Slurm node can not find master

Hello,

currently our jobs submitted to the slurm queue populate the PXX_JXXXX_slurm.err file. The header looks like this:

slurmstepd: error: couldn’t chdir to `/mnt//cs_cpusrv129_v4.7.0/cryosparc_master’: No such file or directory: going to /tmp instead
ERROR: ld.so: object ‘/mnt/cs_cpusrv129_v4.7.0/cryosparc_master/deps/anaconda/envs/cryosparc_master_env/lib/libpython3.10.so’ from LD_PRELOAD cannot be preloaded (cannot open shared object file): ignored.

The second line is then repeated several times.

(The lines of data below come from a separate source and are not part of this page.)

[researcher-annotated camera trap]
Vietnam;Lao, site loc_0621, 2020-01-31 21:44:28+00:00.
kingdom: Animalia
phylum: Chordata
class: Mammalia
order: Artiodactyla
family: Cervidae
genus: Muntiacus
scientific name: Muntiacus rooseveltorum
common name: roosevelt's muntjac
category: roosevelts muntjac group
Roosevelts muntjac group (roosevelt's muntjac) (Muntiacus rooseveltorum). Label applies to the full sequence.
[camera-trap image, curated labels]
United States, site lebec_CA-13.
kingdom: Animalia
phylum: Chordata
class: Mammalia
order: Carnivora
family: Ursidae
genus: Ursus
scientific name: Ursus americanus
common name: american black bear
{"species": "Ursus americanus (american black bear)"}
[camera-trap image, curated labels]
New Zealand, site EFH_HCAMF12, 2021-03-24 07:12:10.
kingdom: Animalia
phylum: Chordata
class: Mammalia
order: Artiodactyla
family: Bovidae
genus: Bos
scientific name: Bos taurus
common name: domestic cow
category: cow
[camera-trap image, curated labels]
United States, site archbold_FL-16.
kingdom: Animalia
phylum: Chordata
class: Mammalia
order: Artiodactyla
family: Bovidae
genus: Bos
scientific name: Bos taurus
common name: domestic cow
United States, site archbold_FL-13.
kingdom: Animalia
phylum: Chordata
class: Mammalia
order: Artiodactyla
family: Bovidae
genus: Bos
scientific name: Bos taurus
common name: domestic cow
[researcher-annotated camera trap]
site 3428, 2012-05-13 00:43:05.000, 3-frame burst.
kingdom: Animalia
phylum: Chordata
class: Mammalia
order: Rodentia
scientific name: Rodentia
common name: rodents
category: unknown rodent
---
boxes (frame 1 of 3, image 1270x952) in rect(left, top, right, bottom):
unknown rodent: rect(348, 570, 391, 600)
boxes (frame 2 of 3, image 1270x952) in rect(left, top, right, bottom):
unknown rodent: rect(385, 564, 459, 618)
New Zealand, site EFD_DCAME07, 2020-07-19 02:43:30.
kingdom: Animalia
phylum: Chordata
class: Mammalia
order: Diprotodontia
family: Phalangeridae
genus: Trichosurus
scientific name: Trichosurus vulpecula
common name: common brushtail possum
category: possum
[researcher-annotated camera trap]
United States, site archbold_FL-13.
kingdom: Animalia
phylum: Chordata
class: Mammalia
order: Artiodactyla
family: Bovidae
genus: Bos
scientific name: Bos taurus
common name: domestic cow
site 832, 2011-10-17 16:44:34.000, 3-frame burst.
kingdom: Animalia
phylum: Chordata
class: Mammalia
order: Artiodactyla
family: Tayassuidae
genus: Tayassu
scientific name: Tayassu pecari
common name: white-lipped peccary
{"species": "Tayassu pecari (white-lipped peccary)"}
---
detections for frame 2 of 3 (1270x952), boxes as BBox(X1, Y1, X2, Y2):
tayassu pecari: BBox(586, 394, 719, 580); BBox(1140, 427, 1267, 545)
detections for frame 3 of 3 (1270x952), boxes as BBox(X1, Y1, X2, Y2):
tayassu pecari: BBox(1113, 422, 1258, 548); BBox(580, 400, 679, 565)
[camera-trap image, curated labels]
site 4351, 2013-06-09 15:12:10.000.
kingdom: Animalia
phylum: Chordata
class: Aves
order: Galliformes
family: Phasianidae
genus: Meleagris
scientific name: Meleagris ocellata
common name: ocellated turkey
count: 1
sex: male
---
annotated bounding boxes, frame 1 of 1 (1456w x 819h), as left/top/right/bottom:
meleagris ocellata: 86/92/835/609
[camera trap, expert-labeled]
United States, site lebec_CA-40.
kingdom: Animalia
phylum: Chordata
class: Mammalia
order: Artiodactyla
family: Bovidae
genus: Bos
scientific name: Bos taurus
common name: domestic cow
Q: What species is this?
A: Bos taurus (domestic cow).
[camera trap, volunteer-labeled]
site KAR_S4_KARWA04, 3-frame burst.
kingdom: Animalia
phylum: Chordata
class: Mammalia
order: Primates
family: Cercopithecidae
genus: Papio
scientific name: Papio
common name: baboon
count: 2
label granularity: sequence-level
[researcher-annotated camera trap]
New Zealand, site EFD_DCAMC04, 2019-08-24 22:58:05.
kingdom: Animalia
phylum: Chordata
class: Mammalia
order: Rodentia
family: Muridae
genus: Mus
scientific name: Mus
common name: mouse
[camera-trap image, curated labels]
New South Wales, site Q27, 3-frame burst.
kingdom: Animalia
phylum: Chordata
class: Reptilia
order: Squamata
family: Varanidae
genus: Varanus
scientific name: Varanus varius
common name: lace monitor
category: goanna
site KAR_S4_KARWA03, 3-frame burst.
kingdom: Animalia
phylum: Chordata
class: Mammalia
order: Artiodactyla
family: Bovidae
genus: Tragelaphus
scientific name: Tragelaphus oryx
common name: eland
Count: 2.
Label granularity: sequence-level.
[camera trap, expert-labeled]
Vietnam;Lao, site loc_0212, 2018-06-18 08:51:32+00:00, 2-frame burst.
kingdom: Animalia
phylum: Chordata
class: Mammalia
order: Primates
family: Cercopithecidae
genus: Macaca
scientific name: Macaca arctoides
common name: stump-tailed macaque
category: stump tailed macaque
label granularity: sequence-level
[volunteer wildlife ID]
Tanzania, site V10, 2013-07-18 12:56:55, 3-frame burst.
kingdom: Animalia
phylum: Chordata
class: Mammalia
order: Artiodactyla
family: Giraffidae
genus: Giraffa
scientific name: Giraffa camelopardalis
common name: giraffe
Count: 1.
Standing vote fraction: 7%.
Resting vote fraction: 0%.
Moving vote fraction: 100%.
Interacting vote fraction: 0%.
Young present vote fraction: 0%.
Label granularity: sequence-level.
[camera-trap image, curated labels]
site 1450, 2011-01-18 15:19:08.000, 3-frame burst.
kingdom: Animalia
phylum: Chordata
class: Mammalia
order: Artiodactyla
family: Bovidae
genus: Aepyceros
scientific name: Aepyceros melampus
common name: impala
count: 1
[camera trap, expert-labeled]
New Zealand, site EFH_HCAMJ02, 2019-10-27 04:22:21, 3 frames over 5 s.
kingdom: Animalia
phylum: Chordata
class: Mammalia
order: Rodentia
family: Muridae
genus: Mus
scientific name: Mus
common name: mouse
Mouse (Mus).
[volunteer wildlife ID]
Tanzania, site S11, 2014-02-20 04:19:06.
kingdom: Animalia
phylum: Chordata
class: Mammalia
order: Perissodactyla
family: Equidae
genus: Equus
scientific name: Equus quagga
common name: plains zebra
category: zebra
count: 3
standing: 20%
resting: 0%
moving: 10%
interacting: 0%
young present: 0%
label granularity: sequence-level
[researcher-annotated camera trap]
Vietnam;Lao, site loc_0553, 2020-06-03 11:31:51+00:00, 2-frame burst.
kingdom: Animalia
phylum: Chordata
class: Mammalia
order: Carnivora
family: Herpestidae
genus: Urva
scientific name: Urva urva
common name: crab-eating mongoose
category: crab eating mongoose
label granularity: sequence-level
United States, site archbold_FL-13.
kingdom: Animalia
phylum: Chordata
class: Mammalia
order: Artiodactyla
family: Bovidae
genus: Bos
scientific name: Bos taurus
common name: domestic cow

This error started coming up several weeks ago, likely after an update of the CS installation to 4.7.0 (but I can’t say for sure, whether I updated on that day the error appeared first time). A restart of CS did not help.

Jobs do finish despite this error, but this points to an error in installation or (possibly temporary) loss of connection to the master, no? Since I’m also experiencing the no heartbeat error sometimes (even though the limit was raised to 3600s), I’m wondering if that could be related (but it might not).

Any ideas?

I forgot to mention: we are running v4.7.1 since a week, the upgrade from 4.7.0 did not change the behaviour.

Would you like to test if these messages can be avoided if these lines are included among the #SBATCH options inside the cluster script template

#SBATCH --chdir={{ job_dir_abs }}
#SBATCH --export=NONE

There are different types of heartbeat errors and several potential causes. For example, the cluster workload manager may have terminated CryoSPARC worker-related processes on the compute node. In those cases, the job.log file inside the job directory or slurm task out or err files may provide additional information. You might want to create a separate forum topic and post specific heartbeat-related error messages that you observed (and where you observed them).

Thank you very much! The addition of the SBATCH options helped!

Best,
Stefan.